Since I started working on Twisted Storage way back in 2003 I’ve been spending a lot of time thinking about how we use storage systems. Today we still use the same concepts from 40 or 50 years ago when computers cost millions of dollars, were scare resources and surrounded by the “Priests of High Tech”. But today the economics are all different and yet we haven’t changed our thinking very much.
When disks were big and had small capacities and computers were slow, it wasn’t a surprise to find file systems that recorded just the minimal amount of information – the file name and little else. Today we have disk drives that top out 2TB and cost around $200 I wonder why we have the same file systems? We store 100s of times more than we did in the past and finding things is becoming the real challenge.
You can see things creeping into “file system add-ons” like the open source Gnome Beagle project or the KDE Akonadi software. But I wonder why we need to have them separated? Wouldn’t something with tighter integration work better? After all if it was built into the system when I moved a file from one “directory” to another the references would be automatically updated.
That gets me to another gripe.

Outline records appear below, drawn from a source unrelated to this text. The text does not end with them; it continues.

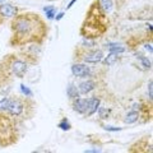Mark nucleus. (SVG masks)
Wrapping results in <instances>:
<instances>
[{
  "instance_id": "21",
  "label": "nucleus",
  "mask_w": 153,
  "mask_h": 153,
  "mask_svg": "<svg viewBox=\"0 0 153 153\" xmlns=\"http://www.w3.org/2000/svg\"><path fill=\"white\" fill-rule=\"evenodd\" d=\"M0 1H3V0H0Z\"/></svg>"
},
{
  "instance_id": "10",
  "label": "nucleus",
  "mask_w": 153,
  "mask_h": 153,
  "mask_svg": "<svg viewBox=\"0 0 153 153\" xmlns=\"http://www.w3.org/2000/svg\"><path fill=\"white\" fill-rule=\"evenodd\" d=\"M98 106H100V100L98 98H89V108H88V112H87V116H91L93 115L96 111L98 110Z\"/></svg>"
},
{
  "instance_id": "20",
  "label": "nucleus",
  "mask_w": 153,
  "mask_h": 153,
  "mask_svg": "<svg viewBox=\"0 0 153 153\" xmlns=\"http://www.w3.org/2000/svg\"><path fill=\"white\" fill-rule=\"evenodd\" d=\"M3 22H4V18H3L1 16H0V26H1V25H3Z\"/></svg>"
},
{
  "instance_id": "1",
  "label": "nucleus",
  "mask_w": 153,
  "mask_h": 153,
  "mask_svg": "<svg viewBox=\"0 0 153 153\" xmlns=\"http://www.w3.org/2000/svg\"><path fill=\"white\" fill-rule=\"evenodd\" d=\"M45 21L36 13H22L14 16L12 21V46H25L28 44L41 45L47 36Z\"/></svg>"
},
{
  "instance_id": "18",
  "label": "nucleus",
  "mask_w": 153,
  "mask_h": 153,
  "mask_svg": "<svg viewBox=\"0 0 153 153\" xmlns=\"http://www.w3.org/2000/svg\"><path fill=\"white\" fill-rule=\"evenodd\" d=\"M21 88H22V92L25 93V94H27L28 97H31V96H32V92H31V91L28 89V88H26L25 85H21Z\"/></svg>"
},
{
  "instance_id": "7",
  "label": "nucleus",
  "mask_w": 153,
  "mask_h": 153,
  "mask_svg": "<svg viewBox=\"0 0 153 153\" xmlns=\"http://www.w3.org/2000/svg\"><path fill=\"white\" fill-rule=\"evenodd\" d=\"M71 73H73L74 76H78V78H85V76H89L91 69L85 64L76 63V64H73V66H71Z\"/></svg>"
},
{
  "instance_id": "9",
  "label": "nucleus",
  "mask_w": 153,
  "mask_h": 153,
  "mask_svg": "<svg viewBox=\"0 0 153 153\" xmlns=\"http://www.w3.org/2000/svg\"><path fill=\"white\" fill-rule=\"evenodd\" d=\"M96 87V83L93 82V80H84V82H82L79 84V93L80 94H87L89 92H92V91Z\"/></svg>"
},
{
  "instance_id": "3",
  "label": "nucleus",
  "mask_w": 153,
  "mask_h": 153,
  "mask_svg": "<svg viewBox=\"0 0 153 153\" xmlns=\"http://www.w3.org/2000/svg\"><path fill=\"white\" fill-rule=\"evenodd\" d=\"M5 70L13 76H18V78H23L27 73L28 64L25 60L19 59V57L14 55H9L5 60Z\"/></svg>"
},
{
  "instance_id": "15",
  "label": "nucleus",
  "mask_w": 153,
  "mask_h": 153,
  "mask_svg": "<svg viewBox=\"0 0 153 153\" xmlns=\"http://www.w3.org/2000/svg\"><path fill=\"white\" fill-rule=\"evenodd\" d=\"M59 128H61L63 130H69V129H70V124L66 121V119H64V120L59 124Z\"/></svg>"
},
{
  "instance_id": "6",
  "label": "nucleus",
  "mask_w": 153,
  "mask_h": 153,
  "mask_svg": "<svg viewBox=\"0 0 153 153\" xmlns=\"http://www.w3.org/2000/svg\"><path fill=\"white\" fill-rule=\"evenodd\" d=\"M89 108V98H75L73 101V110L82 115H87Z\"/></svg>"
},
{
  "instance_id": "8",
  "label": "nucleus",
  "mask_w": 153,
  "mask_h": 153,
  "mask_svg": "<svg viewBox=\"0 0 153 153\" xmlns=\"http://www.w3.org/2000/svg\"><path fill=\"white\" fill-rule=\"evenodd\" d=\"M17 14H18V9L16 7L10 5V4H3V5H0V16L3 18L14 17Z\"/></svg>"
},
{
  "instance_id": "4",
  "label": "nucleus",
  "mask_w": 153,
  "mask_h": 153,
  "mask_svg": "<svg viewBox=\"0 0 153 153\" xmlns=\"http://www.w3.org/2000/svg\"><path fill=\"white\" fill-rule=\"evenodd\" d=\"M25 103L21 100H16V98H0V110L4 112H7L12 116H21L25 112Z\"/></svg>"
},
{
  "instance_id": "11",
  "label": "nucleus",
  "mask_w": 153,
  "mask_h": 153,
  "mask_svg": "<svg viewBox=\"0 0 153 153\" xmlns=\"http://www.w3.org/2000/svg\"><path fill=\"white\" fill-rule=\"evenodd\" d=\"M100 5H101L102 10L107 14V13H110V12L112 10L114 1H112V0H100Z\"/></svg>"
},
{
  "instance_id": "17",
  "label": "nucleus",
  "mask_w": 153,
  "mask_h": 153,
  "mask_svg": "<svg viewBox=\"0 0 153 153\" xmlns=\"http://www.w3.org/2000/svg\"><path fill=\"white\" fill-rule=\"evenodd\" d=\"M100 116H101V119H107V116H108L107 108H103V107L100 108Z\"/></svg>"
},
{
  "instance_id": "19",
  "label": "nucleus",
  "mask_w": 153,
  "mask_h": 153,
  "mask_svg": "<svg viewBox=\"0 0 153 153\" xmlns=\"http://www.w3.org/2000/svg\"><path fill=\"white\" fill-rule=\"evenodd\" d=\"M148 89H149V98L152 100V80L149 82V85H148Z\"/></svg>"
},
{
  "instance_id": "16",
  "label": "nucleus",
  "mask_w": 153,
  "mask_h": 153,
  "mask_svg": "<svg viewBox=\"0 0 153 153\" xmlns=\"http://www.w3.org/2000/svg\"><path fill=\"white\" fill-rule=\"evenodd\" d=\"M139 59H140V61H142V63H143V65H144V66H146V68H148V69H149V68H151V61H149V60H148V59H147V57H144V56H139Z\"/></svg>"
},
{
  "instance_id": "5",
  "label": "nucleus",
  "mask_w": 153,
  "mask_h": 153,
  "mask_svg": "<svg viewBox=\"0 0 153 153\" xmlns=\"http://www.w3.org/2000/svg\"><path fill=\"white\" fill-rule=\"evenodd\" d=\"M79 59L84 63L97 64L103 59V52L101 50H83L79 55Z\"/></svg>"
},
{
  "instance_id": "14",
  "label": "nucleus",
  "mask_w": 153,
  "mask_h": 153,
  "mask_svg": "<svg viewBox=\"0 0 153 153\" xmlns=\"http://www.w3.org/2000/svg\"><path fill=\"white\" fill-rule=\"evenodd\" d=\"M45 12H46V16H47V18L49 19H52L54 18V16H55V8L54 7H47V8H45Z\"/></svg>"
},
{
  "instance_id": "2",
  "label": "nucleus",
  "mask_w": 153,
  "mask_h": 153,
  "mask_svg": "<svg viewBox=\"0 0 153 153\" xmlns=\"http://www.w3.org/2000/svg\"><path fill=\"white\" fill-rule=\"evenodd\" d=\"M85 19L80 28V35L84 38H97L101 37L107 31L106 13L102 10L100 1H93L89 7Z\"/></svg>"
},
{
  "instance_id": "13",
  "label": "nucleus",
  "mask_w": 153,
  "mask_h": 153,
  "mask_svg": "<svg viewBox=\"0 0 153 153\" xmlns=\"http://www.w3.org/2000/svg\"><path fill=\"white\" fill-rule=\"evenodd\" d=\"M68 94H69V97H70L71 100H75V98H78V97H79V92L76 91V88L74 87L73 84H71L70 87L68 88Z\"/></svg>"
},
{
  "instance_id": "12",
  "label": "nucleus",
  "mask_w": 153,
  "mask_h": 153,
  "mask_svg": "<svg viewBox=\"0 0 153 153\" xmlns=\"http://www.w3.org/2000/svg\"><path fill=\"white\" fill-rule=\"evenodd\" d=\"M138 117H139V114H138L137 111H131V112H129L126 115V117H125V123L128 124H131V123H135L138 120Z\"/></svg>"
}]
</instances>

Directories are so 1960’s! It was fine when disks were small and we wanted to stash stuff away and isolate it from other goodies. Now they serve very little purpose (almost). What I really want to do is search all my files and create a virtual directory with just those objects. I can just imagine not needing an email client: all my emails are sent to a smart storage device where they are indexed and cross referenced. Then I tell the operating system to create a “virtual directory” of all the emails dated today. Now my client is nothing more than a file system browser and when I double click one of the files up pops a simple little notepad like program (which happens to know how to send reply emails)!
This gets me to issue of back up and archive. When disks, tapes and computers were expensive, it made sense to have a “backup” program that took files, lumped them together and wrote them to tape. That tape was unmounted and carried to a tape library. Today we are only slightly better: there is no person dismounting the tape and carrying it somewhere. And if you factor in virtual tape systems one has to wonder why we still use 1950s technology and solutions in the 21st century!
When we write programs we think of individual data records – it is the input that triggers some effect. And the effect is to change another record. So why do we need to aggregate all those little records into one big table and write it out? When it was necessary to maximize all those systems it was the best way to do it. Now a days I think of archiving individual items and never batching up all sorts of data to back it up. It just makes more sense.
The current meaning of backup, as far as I can tell is something you keep for at most a few years. Anything longer is an archive. But that seems totally arbitrary. The word backup should be scrubbed from memory as the 50’s technology it is. Instead archive should be the word used today: any bit of data kept for a day, a week, a month, seven years or one hundred years.
Now if you read all this and understood you should be able to see why Twisted Storage has some of the features it has today. I don’t believe in backup technology. I think storage systems are more than just a place to dump bits.